Pendant cette même période, le Québec produit lui-même une quinzaine de longs métrages de fiction. Renaissance Films, entreprise dirigée par J.-A. de Sève, s'associe aux milieux cléricaux pour faire de Montréal «  un centre mondial de saine cinématographie  ». Une autre société, Québec-Productions, dirigée par Paul L'Anglais, met au point une formule à succès qui sera souvent reprise par la suite : adapter au cinéma des œuvres jouissant déjà d'une grande popularité. C’est ainsi que les radioromans Un homme et son péché, Le curé de village et Séraphin seront portés au grand écran à la fin des années 40. D'autres producteurs s’engagent dans la même voie en adaptant pour le cinéma des pièces comme La petite Aurore, l'enfant martyre (1951) et Tit-Coq (1952), qui reçoivent l'un et l'autre un accueil quasi triomphal.

L'arrivée de la télévision, qui se répand très rapidement, porte un dur coup au cinéma. En quelques années à peine, le public se met à déserter les salles, et une centaine d’établissements ferment leurs portes. En 1984, le nombre d'entrées est de quatorze millions.
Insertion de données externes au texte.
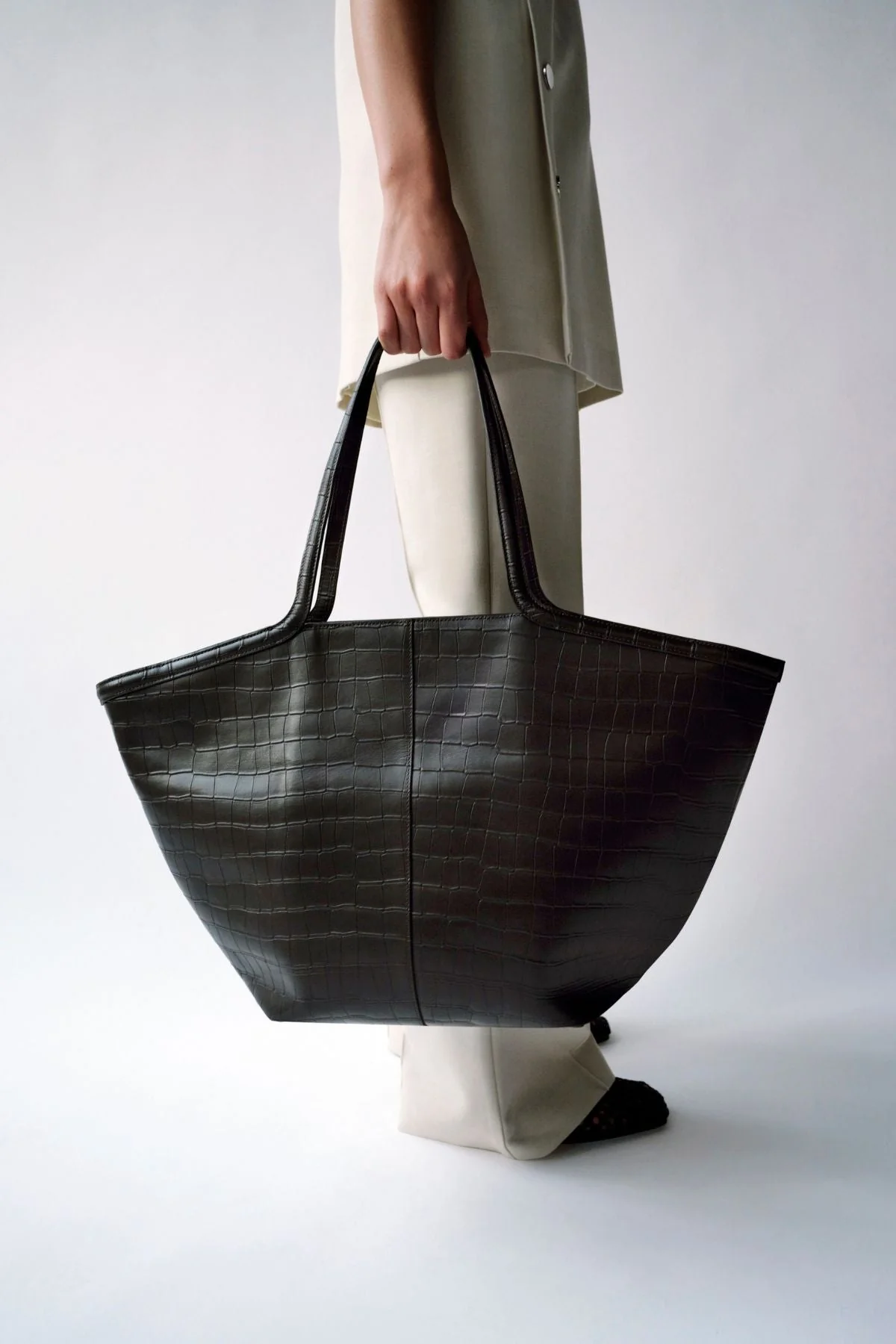 Juniper Tote - Image 7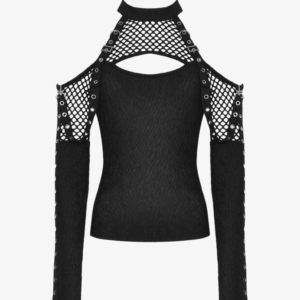 FishnetSlimFitT shirt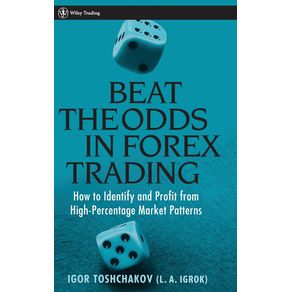 Beat-the-Odds-in-Forex-Trading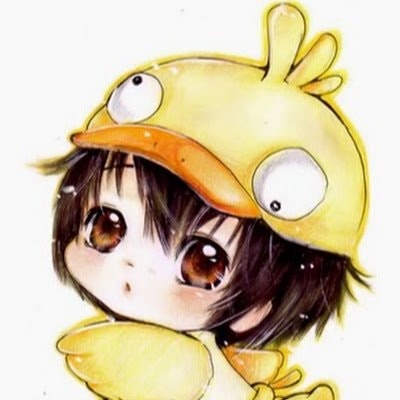 Richards Phan (⭐️,⭐️)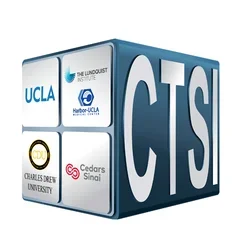 CTSI Logo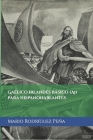 Gaélico irlandés básico (A1) para hispanohablantes By Mario Rodríguez Peña Cover Image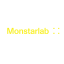 @monstar-lab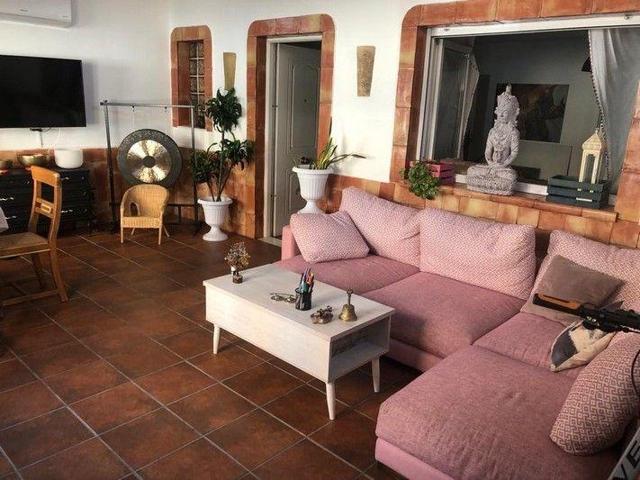 Casa en venta en Los Montesinos, Pueblo 8 photo 0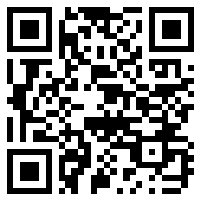 QR Code for 1Brz6csC24LY525wave3N4fs9hjmAhfeCS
La production locale disparaît : entre 1953 et 1963, aucun long métrage n'est tourné au Québec.

Ce n’est qu’à la fin des années 60 que le milieu s’ajuste à la présence de la télévision. Les distributeurs ferment alors les salles de quartier et en ouvrent de nouvelles dans les centres-villes et les centres commerciaux de banlieue, où l’on présente plusieurs films simultanément pour des auditoires réduits. La programmation cinématographique aussi se transforme et se distingue de celle de la télévision ; les films de répertoire, qui ont la faveur d'un public d'amateurs de plus en plus nombreux et avertis, occupent une place grandissante. Par contre, la quasi-totalité des productions proviennent de l'étranger, dont plus du tiers des États-Unis, et la présence du français diminue.

Mais peu à peu, grâce au soutien de l'État, la production québécoise commence à se réorganiser. Le renouveau vient d'abord de l'Office national du film (ONF), où les réalisateurs francophones, rassemblés en 1964 dans une section autonome, ravivent le documentaire par le recours au cinéma «  direct  », à saveur sociale et politique. Le film le plus marquant de cette ère nouvelle est réalisé par Pierre Perrault et Michel Brault en 1963 : Pour la suite du monde. Cette production ouvre la voie à une nouvelle cinématographie québécoise et annonce son heure de gloire. Entre 1968 et 1973, plus de 120 longs métrages voient le jour, dont plusieurs obtiennent un succès appréciable, comme Deux Femmes en or de Claude Fournier (1970), Mon oncle Antoine de Claude Jutra (1971), Les Colombes de Jean-Claude Lord (1972), ou La Vraie Nature de Bernadette de Gilles Carle (1972). Si graduellement l'entreprise privée s'y intéresse, la production québécoise de l’époque bénéficie toujours d’un soutien important de l'ONF, et plus généralement des gouvernements fédéral et provincial.

Le cinéma d’auteur commence à battre de l’aile au cours des années 70. Le gros de la production québécoise vise un public beaucoup plus large et moins exigeant, et plusieurs films se feront en coproduction internationale.